What you should do: An exact copy of every entry is the required answer.

-------

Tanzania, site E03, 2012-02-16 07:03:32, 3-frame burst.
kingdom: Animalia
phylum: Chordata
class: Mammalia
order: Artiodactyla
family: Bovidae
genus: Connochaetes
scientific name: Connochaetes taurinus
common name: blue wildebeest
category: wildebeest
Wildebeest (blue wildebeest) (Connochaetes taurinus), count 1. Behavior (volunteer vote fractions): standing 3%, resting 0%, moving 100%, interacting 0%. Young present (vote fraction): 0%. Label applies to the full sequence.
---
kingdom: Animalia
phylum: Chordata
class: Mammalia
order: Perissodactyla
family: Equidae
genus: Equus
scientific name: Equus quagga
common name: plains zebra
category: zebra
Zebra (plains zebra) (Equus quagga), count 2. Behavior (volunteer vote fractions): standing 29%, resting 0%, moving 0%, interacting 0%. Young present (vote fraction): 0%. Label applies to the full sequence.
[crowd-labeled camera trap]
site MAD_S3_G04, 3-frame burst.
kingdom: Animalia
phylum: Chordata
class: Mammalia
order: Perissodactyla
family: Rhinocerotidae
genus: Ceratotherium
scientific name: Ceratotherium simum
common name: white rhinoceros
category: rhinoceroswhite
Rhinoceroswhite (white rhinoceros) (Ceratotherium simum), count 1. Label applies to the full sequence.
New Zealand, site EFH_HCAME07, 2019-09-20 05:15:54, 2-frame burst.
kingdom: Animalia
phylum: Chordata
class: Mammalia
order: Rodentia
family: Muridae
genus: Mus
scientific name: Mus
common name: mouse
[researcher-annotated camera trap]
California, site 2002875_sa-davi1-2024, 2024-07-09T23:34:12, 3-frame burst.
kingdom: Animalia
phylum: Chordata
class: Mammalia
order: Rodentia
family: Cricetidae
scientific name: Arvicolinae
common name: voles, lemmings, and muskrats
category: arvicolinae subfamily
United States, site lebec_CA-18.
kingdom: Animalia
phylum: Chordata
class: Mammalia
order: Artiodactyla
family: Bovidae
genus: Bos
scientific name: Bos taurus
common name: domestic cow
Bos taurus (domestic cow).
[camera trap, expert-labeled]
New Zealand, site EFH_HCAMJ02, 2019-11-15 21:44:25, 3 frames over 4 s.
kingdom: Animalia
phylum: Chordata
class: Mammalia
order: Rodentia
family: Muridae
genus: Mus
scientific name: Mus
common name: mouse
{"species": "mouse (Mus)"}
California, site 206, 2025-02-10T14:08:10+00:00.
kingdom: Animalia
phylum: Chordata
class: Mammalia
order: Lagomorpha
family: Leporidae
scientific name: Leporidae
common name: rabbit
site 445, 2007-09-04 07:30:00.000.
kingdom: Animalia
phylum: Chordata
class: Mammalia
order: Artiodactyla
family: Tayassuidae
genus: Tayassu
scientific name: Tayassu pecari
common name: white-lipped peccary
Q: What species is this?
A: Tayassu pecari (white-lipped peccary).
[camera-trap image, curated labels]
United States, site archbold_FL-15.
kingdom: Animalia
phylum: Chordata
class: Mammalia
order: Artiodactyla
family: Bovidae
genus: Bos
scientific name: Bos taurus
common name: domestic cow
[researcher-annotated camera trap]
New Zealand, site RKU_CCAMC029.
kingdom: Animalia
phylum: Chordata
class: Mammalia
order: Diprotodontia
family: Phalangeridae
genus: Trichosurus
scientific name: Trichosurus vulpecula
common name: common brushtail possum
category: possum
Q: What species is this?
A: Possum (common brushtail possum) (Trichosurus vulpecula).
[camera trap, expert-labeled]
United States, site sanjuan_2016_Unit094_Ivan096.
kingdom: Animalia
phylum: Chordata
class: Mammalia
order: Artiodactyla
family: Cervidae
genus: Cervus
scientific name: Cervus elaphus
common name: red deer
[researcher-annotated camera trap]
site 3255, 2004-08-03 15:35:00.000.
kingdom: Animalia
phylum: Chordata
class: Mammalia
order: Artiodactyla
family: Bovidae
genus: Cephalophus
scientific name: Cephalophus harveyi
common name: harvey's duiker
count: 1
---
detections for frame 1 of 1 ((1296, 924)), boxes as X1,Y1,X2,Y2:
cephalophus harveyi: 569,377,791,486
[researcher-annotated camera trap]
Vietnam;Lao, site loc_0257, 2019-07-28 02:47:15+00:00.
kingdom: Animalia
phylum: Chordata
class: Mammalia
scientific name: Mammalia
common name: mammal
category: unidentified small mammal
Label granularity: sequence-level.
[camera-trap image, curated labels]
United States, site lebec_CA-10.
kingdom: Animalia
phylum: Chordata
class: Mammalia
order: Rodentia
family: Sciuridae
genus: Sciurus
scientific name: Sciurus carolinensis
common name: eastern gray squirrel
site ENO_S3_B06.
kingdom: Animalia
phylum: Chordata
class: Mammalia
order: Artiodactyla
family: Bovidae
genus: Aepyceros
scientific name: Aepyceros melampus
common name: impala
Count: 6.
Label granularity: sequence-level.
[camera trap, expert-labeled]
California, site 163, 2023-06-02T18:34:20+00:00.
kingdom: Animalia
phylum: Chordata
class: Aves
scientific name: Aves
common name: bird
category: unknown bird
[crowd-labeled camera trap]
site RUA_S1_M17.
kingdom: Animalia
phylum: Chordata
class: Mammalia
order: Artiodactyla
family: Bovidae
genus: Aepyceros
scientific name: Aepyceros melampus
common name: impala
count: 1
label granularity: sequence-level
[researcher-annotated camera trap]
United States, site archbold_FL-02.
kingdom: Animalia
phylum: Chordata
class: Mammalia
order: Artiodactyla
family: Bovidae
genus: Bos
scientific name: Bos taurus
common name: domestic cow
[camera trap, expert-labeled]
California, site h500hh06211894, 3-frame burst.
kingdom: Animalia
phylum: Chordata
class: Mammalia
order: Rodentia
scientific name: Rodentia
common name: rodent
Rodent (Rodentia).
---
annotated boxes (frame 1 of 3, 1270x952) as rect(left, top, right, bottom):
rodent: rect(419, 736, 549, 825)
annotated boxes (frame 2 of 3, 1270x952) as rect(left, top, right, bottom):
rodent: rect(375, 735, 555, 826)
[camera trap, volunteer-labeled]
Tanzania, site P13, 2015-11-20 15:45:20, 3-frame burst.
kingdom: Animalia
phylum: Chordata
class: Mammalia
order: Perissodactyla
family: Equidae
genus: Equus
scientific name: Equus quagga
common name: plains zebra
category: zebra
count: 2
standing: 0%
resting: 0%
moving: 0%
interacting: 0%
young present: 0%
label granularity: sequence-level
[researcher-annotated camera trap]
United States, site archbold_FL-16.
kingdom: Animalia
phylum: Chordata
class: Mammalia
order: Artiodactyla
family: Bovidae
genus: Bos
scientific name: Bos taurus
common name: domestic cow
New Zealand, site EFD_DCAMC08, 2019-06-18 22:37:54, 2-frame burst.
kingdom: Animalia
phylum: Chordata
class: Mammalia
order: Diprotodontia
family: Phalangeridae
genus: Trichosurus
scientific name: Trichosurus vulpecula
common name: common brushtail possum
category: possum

-------

Final answer:
Tanzania, site E03, 2012-02-16 07:03:32, 3-frame burst.
kingdom: Animalia
phylum: Chordata
class: Mammalia
order: Artiodactyla
family: Bovidae
genus: Connochaetes
scientific name: Connochaetes taurinus
common name: blue wildebeest
category: wildebeest
Wildebeest (blue wildebeest) (Connochaetes taurinus), count 1. Behavior (volunteer vote fractions): standing 3%, resting 0%, moving 100%, interacting 0%. Young present (vote fraction): 0%. Label applies to the full sequence.
---
kingdom: Animalia
phylum: Chordata
class: Mammalia
order: Perissodactyla
family: Equidae
genus: Equus
scientific name: Equus quagga
common name: plains zebra
category: zebra
Zebra (plains zebra) (Equus quagga), count 2. Behavior (volunteer vote fractions): standing 29%, resting 0%, moving 0%, interacting 0%. Young present (vote fraction): 0%. Label applies to the full sequence.
[crowd-labeled camera trap]
site MAD_S3_G04, 3-frame burst.
kingdom: Animalia
phylum: Chordata
class: Mammalia
order: Perissodactyla
family: Rhinocerotidae
genus: Ceratotherium
scientific name: Ceratotherium simum
common name: white rhinoceros
category: rhinoceroswhite
Rhinoceroswhite (white rhinoceros) (Ceratotherium simum), count 1. Label applies to the full sequence.
New Zealand, site EFH_HCAME07, 2019-09-20 05:15:54, 2-frame burst.
kingdom: Animalia
phylum: Chordata
class: Mammalia
order: Rodentia
family: Muridae
genus: Mus
scientific name: Mus
common name: mouse
[researcher-annotated camera trap]
California, site 2002875_sa-davi1-2024, 2024-07-09T23:34:12, 3-frame burst.
kingdom: Animalia
phylum: Chordata
class: Mammalia
order: Rodentia
family: Cricetidae
scientific name: Arvicolinae
common name: voles, lemmings, and muskrats
category: arvicolinae subfamily
United States, site lebec_CA-18.
kingdom: Animalia
phylum: Chordata
class: Mammalia
order: Artiodactyla
family: Bovidae
genus: Bos
scientific name: Bos taurus
common name: domestic cow
Bos taurus (domestic cow).
[camera trap, expert-labeled]
New Zealand, site EFH_HCAMJ02, 2019-11-15 21:44:25, 3 frames over 4 s.
kingdom: Animalia
phylum: Chordata
class: Mammalia
order: Rodentia
family: Muridae
genus: Mus
scientific name: Mus
common name: mouse
{"species": "mouse (Mus)"}
California, site 206, 2025-02-10T14:08:10+00:00.
kingdom: Animalia
phylum: Chordata
class: Mammalia
order: Lagomorpha
family: Leporidae
scientific name: Leporidae
common name: rabbit
site 445, 2007-09-04 07:30:00.000.
kingdom: Animalia
phylum: Chordata
class: Mammalia
order: Artiodactyla
family: Tayassuidae
genus: Tayassu
scientific name: Tayassu pecari
common name: white-lipped peccary
Q: What species is this?
A: Tayassu pecari (white-lipped peccary).
[camera-trap image, curated labels]
United States, site archbold_FL-15.
kingdom: Animalia
phylum: Chordata
class: Mammalia
order: Artiodactyla
family: Bovidae
genus: Bos
scientific name: Bos taurus
common name: domestic cow
[researcher-annotated camera trap]
New Zealand, site RKU_CCAMC029.
kingdom: Animalia
phylum: Chordata
class: Mammalia
order: Diprotodontia
family: Phalangeridae
genus: Trichosurus
scientific name: Trichosurus vulpecula
common name: common brushtail possum
category: possum
Q: What species is this?
A: Possum (common brushtail possum) (Trichosurus vulpecula).
[camera trap, expert-labeled]
United States, site sanjuan_2016_Unit094_Ivan096.
kingdom: Animalia
phylum: Chordata
class: Mammalia
order: Artiodactyla
family: Cervidae
genus: Cervus
scientific name: Cervus elaphus
common name: red deer
[researcher-annotated camera trap]
site 3255, 2004-08-03 15:35:00.000.
kingdom: Animalia
phylum: Chordata
class: Mammalia
order: Artiodactyla
family: Bovidae
genus: Cephalophus
scientific name: Cephalophus harveyi
common name: harvey's duiker
count: 1
---
detections for frame 1 of 1 ((1296, 924)), boxes as X1,Y1,X2,Y2:
cephalophus harveyi: 569,377,791,486
[researcher-annotated camera trap]
Vietnam;Lao, site loc_0257, 2019-07-28 02:47:15+00:00.
kingdom: Animalia
phylum: Chordata
class: Mammalia
scientific name: Mammalia
common name: mammal
category: unidentified small mammal
Label granularity: sequence-level.
[camera-trap image, curated labels]
United States, site lebec_CA-10.
kingdom: Animalia
phylum: Chordata
class: Mammalia
order: Rodentia
family: Sciuridae
genus: Sciurus
scientific name: Sciurus carolinensis
common name: eastern gray squirrel
site ENO_S3_B06.
kingdom: Animalia
phylum: Chordata
class: Mammalia
order: Artiodactyla
family: Bovidae
genus: Aepyceros
scientific name: Aepyceros melampus
common name: impala
Count: 6.
Label granularity: sequence-level.
[camera trap, expert-labeled]
California, site 163, 2023-06-02T18:34:20+00:00.
kingdom: Animalia
phylum: Chordata
class: Aves
scientific name: Aves
common name: bird
category: unknown bird
[crowd-labeled camera trap]
site RUA_S1_M17.
kingdom: Animalia
phylum: Chordata
class: Mammalia
order: Artiodactyla
family: Bovidae
genus: Aepyceros
scientific name: Aepyceros melampus
common name: impala
count: 1
label granularity: sequence-level
[researcher-annotated camera trap]
United States, site archbold_FL-02.
kingdom: Animalia
phylum: Chordata
class: Mammalia
order: Artiodactyla
family: Bovidae
genus: Bos
scientific name: Bos taurus
common name: domestic cow
[camera trap, expert-labeled]
California, site h500hh06211894, 3-frame burst.
kingdom: Animalia
phylum: Chordata
class: Mammalia
order: Rodentia
scientific name: Rodentia
common name: rodent
Rodent (Rodentia).
---
annotated boxes (frame 1 of 3, 1270x952) as rect(left, top, right, bottom):
rodent: rect(419, 736, 549, 825)
annotated boxes (frame 2 of 3, 1270x952) as rect(left, top, right, bottom):
rodent: rect(375, 735, 555, 826)
[camera trap, volunteer-labeled]
Tanzania, site P13, 2015-11-20 15:45:20, 3-frame burst.
kingdom: Animalia
phylum: Chordata
class: Mammalia
order: Perissodactyla
family: Equidae
genus: Equus
scientific name: Equus quagga
common name: plains zebra
category: zebra
count: 2
standing: 0%
resting: 0%
moving: 0%
interacting: 0%
young present: 0%
label granularity: sequence-level
[researcher-annotated camera trap]
United States, site archbold_FL-16.
kingdom: Animalia
phylum: Chordata
class: Mammalia
order: Artiodactyla
family: Bovidae
genus: Bos
scientific name: Bos taurus
common name: domestic cow
New Zealand, site EFD_DCAMC08, 2019-06-18 22:37:54, 2-frame burst.
kingdom: Animalia
phylum: Chordata
class: Mammalia
order: Diprotodontia
family: Phalangeridae
genus: Trichosurus
scientific name: Trichosurus vulpecula
common name: common brushtail possum
category: possum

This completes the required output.